Tipp-Topp: Wickel und Hausmittel

Was tun, wenn einen die Grippe niederstreckt und man mehrere Tage lang im Bett bleiben muss? Haushaltsexpertin Rita Hämmerle erinnert uns mit ihren Tipps an bewährte Hausmittel bei Krankheiten.

Sendehinweis:

„Bodenseemagazin“, 23.2.2016, ORF Radio Vorarlberg

Eine starke Erkältung dauert ohne Medikamente sieben Tage und mit Medikamenten eine Woche, sagt so mancher Hausarzt. Und tatsächlich ist es so, dass wir meistens nur etwas gegen die Symptome tun können, bis sich unser Immunsystem gegen die Viren oder Bakterien verteidigt hat. Dafür braucht es selten teure Medikamente, denn oft haben wir alles Nötige bereits in der Küche.

Topfenwickel gegen Husten

Haushaltsexpertin Rita Hämmerle macht sich bei Husten einen Topfenwickel. Dazu gibt sie etwas Topfen auf ein Geschirrtuch, klappt das Geschirrtuch zusammen und legt es dem Kranken dann auf die Brust, wo es einige Stunden lang liegen soll. Das Tuch könne man auch über Nacht auflegen, dann sollte man aber zusätzlich einen Schal verwenden, damit es warm bleibt.

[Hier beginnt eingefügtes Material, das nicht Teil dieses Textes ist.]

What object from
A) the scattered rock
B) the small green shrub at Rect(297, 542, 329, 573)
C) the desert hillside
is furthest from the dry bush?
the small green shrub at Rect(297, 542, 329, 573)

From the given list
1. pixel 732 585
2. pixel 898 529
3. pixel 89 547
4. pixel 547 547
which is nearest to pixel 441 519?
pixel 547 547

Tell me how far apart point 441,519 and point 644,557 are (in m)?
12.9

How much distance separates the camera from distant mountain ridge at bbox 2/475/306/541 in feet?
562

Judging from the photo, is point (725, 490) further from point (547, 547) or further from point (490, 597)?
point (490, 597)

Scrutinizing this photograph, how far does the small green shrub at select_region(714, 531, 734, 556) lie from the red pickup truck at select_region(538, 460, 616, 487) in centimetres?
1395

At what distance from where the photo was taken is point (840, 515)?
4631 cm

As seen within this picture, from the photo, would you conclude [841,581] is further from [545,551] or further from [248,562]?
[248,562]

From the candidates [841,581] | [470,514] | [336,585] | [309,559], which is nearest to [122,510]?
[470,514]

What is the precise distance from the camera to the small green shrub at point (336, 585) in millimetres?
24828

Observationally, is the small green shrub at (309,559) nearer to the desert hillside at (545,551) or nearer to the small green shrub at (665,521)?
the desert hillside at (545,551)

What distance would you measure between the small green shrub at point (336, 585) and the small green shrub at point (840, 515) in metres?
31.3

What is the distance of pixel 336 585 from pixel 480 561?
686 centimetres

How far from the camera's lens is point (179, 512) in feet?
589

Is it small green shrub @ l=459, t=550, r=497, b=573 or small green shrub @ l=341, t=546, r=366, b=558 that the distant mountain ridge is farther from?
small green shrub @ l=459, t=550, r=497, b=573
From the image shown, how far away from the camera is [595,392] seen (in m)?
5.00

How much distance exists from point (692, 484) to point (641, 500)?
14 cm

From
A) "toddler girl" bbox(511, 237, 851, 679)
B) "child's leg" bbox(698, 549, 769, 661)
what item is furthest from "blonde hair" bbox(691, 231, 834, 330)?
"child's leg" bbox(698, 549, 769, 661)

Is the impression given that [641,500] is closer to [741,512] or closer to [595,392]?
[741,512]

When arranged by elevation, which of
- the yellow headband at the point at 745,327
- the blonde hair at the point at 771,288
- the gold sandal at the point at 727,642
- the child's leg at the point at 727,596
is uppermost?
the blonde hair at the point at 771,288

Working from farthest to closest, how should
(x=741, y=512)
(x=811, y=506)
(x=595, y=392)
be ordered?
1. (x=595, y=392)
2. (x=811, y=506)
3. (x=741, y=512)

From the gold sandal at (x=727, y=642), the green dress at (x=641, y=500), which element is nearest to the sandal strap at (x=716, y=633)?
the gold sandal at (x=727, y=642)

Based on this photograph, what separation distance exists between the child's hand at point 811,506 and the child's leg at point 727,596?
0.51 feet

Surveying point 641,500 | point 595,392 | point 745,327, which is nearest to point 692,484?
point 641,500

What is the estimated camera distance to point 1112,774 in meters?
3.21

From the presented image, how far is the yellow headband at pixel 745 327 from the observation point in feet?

Topfenwickel verwendet Hämmerle übrigens deshalb, weil Topfen die Entzündung aus dem Körper zieht. Sie helfen auch bei Gelenksentzündungen und einem leichten Sonnenbrand.

Rita Hämmerle

Sigi Hämmerle

Rita Hämmerle

Essigwickel gegen Fieber

Wenn das Fieber nicht zu hoch ist, im Anfangsstadium also, ist der Essigwickel ein wirksames Mittel. Hämmerle verwendet dafür kaltes - aber nicht eiskaltes - Essigwasser. In diesem Wasser tunkt sie ein Tuch, windet es aus, umwickelt den Waden und legt noch ein Handtuch darüber.

Danach soll sich der Kranke hinlegen und zudecken. Ein halbe Stunde soll der Wickel mindestens draufbleiben, das ziehe das Fieber, sagt Hämmerle.

Zitronenwickel gegen Halsweh und Husten

Zitronen unterstützen das Abschwellen von entzündetem Gewebe und wirken kühlend, sind also auch hilfreich im Kampf gegen Halsweh oder Husten. Hämmerle schneidet die Zitronen in Scheiben, legt sie auf ein Tuch und faltet es zusammen. Dann soll man auf das Tuch drücken, damit der Saft herausläuft. Das Tuch soll man laut Hämmerle auf der Brust liegen lassen, bis es unangenehm wird.

Kartoffelwickel gegen Schmerzen

Kartoffelwickel wirken schmerzlindernd und wärmen stark. Sie sind also gut bei allen Beschwerden, die Wärme brauchen - etwa Halsschmerzen, Kopfschmerzen wegen Verspannungen oder Rückenschmerzen.

Dazu kocht Hämmerle die Kartoffeln weich und verdrückt sie dann. Anschließend legt sie die Kartoffeln auf ein Geschirr- oder Baumwolltuch und legt es auf. Das Tuch soll man erst abnehmen, wenn es abgekühlt ist. Man könne auch zusätzlich ein Wolltuch darüberlegen, damit der Wickel länger warm bleibt, sagt Hämmerle.

So ein Wickel kann im Anfangsstadium einer Krankheit hilfreich sein. Wenn nach ein oder zwei Tagen aber immer noch keine Besserung zu spüren ist, muss man natürlich einen Arzt aufsuchen.